La food creator Aurora Cavallo, conosciuta sui social come Cooker Girl, ha scelto Torino e il Barriera Design District per realizzare la sua nuova casa-studio. Il progetto, denominato The Cooker Loft, è stato firmato dallo studio torinese Velvet Studio e nasce all'interno del distretto dedicato alla rigenerazione urbana e creativa sviluppato nel quartiere Barriera di Milano. Pensato come uno spazio capace di integrare vita privata e attività professionale, il loft riunisce in un unico ambiente residenza, studio creativo e luogo di produzione dei contenuti.
L'incontro tra Aurora Cavallo e Velvet Studio nasce dalla visita a MURO, uno dei progetti realizzati dallo studio torinese. Colpita dal linguaggio progettuale e dall'identità del luogo, la creator ha deciso non solo di affidare a Velvet il progetto della sua nuova casa, ma anche di trasferirsi nel quartiere, scegliendo un loft industriale che si inserisce nel più ampio percorso di trasformazione e valorizzazione del territorio portato avanti dal Barriera Design District.

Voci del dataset
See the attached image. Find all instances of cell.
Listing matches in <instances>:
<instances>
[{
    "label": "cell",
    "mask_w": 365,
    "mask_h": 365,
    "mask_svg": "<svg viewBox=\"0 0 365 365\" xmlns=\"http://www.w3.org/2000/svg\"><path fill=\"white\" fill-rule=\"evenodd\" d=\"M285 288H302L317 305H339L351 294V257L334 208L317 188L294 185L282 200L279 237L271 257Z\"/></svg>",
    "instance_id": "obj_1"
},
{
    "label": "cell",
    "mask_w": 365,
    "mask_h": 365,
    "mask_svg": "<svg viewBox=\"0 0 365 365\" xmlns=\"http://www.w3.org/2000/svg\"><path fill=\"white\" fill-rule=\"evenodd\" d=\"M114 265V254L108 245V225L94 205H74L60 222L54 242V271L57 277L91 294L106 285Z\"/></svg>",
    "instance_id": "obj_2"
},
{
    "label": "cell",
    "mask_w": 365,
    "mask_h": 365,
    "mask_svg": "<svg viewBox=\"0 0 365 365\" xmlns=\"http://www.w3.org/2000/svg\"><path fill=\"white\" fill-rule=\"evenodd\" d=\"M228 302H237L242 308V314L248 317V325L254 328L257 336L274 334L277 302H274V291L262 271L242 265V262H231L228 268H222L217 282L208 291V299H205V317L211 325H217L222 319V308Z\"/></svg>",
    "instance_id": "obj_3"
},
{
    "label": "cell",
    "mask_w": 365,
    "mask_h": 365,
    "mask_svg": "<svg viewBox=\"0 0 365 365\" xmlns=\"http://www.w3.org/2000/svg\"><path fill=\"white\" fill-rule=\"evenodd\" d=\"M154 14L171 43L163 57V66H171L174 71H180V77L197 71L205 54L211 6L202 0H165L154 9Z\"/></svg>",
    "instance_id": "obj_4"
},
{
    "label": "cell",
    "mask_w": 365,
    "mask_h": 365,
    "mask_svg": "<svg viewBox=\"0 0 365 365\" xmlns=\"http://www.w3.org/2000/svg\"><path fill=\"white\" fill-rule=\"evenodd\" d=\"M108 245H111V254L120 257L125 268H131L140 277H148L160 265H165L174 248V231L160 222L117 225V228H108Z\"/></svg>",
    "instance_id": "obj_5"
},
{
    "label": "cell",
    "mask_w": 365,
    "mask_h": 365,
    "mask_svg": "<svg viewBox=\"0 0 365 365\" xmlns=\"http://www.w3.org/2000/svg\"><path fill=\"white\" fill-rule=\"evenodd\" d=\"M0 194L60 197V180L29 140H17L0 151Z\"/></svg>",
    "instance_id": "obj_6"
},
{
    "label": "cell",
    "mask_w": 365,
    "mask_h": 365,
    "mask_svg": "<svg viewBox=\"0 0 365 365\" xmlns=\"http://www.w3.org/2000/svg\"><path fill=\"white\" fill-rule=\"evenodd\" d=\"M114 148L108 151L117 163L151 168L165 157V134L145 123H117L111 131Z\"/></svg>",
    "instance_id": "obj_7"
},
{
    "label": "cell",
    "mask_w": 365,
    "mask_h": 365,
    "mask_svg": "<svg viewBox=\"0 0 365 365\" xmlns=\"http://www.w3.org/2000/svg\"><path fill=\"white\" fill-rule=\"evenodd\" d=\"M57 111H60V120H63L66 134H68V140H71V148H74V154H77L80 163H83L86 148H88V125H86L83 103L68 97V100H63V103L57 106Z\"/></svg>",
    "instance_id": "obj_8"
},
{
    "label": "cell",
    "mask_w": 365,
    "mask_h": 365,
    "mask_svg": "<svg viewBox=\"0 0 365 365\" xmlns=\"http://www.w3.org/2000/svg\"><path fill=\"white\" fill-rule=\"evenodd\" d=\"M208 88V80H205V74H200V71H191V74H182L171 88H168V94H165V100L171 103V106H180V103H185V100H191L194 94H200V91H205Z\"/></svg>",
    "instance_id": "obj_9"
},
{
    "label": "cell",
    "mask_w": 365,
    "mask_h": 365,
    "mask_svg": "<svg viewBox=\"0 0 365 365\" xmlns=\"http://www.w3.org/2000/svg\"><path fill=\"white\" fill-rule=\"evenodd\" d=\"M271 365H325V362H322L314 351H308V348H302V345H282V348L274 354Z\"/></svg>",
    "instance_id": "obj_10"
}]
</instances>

Compito da svolgere:
Ricopia parola per parola il passo del testo sul loft torinese di Aurora Cavallo che va da "La food creator" fino a "produzione dei contenuti." incluso.

Risposta all'esercizio:
La food creator Aurora Cavallo, conosciuta sui social come Cooker Girl, ha scelto Torino e il Barriera Design District per realizzare la sua nuova casa-studio. Il progetto, denominato The Cooker Loft, è stato firmato dallo studio torinese Velvet Studio e nasce all'interno del distretto dedicato alla rigenerazione urbana e creativa sviluppato nel quartiere Barriera di Milano. Pensato come uno spazio capace di integrare vita privata e attività professionale, il loft riunisce in un unico ambiente residenza, studio creativo e luogo di produzione dei contenuti.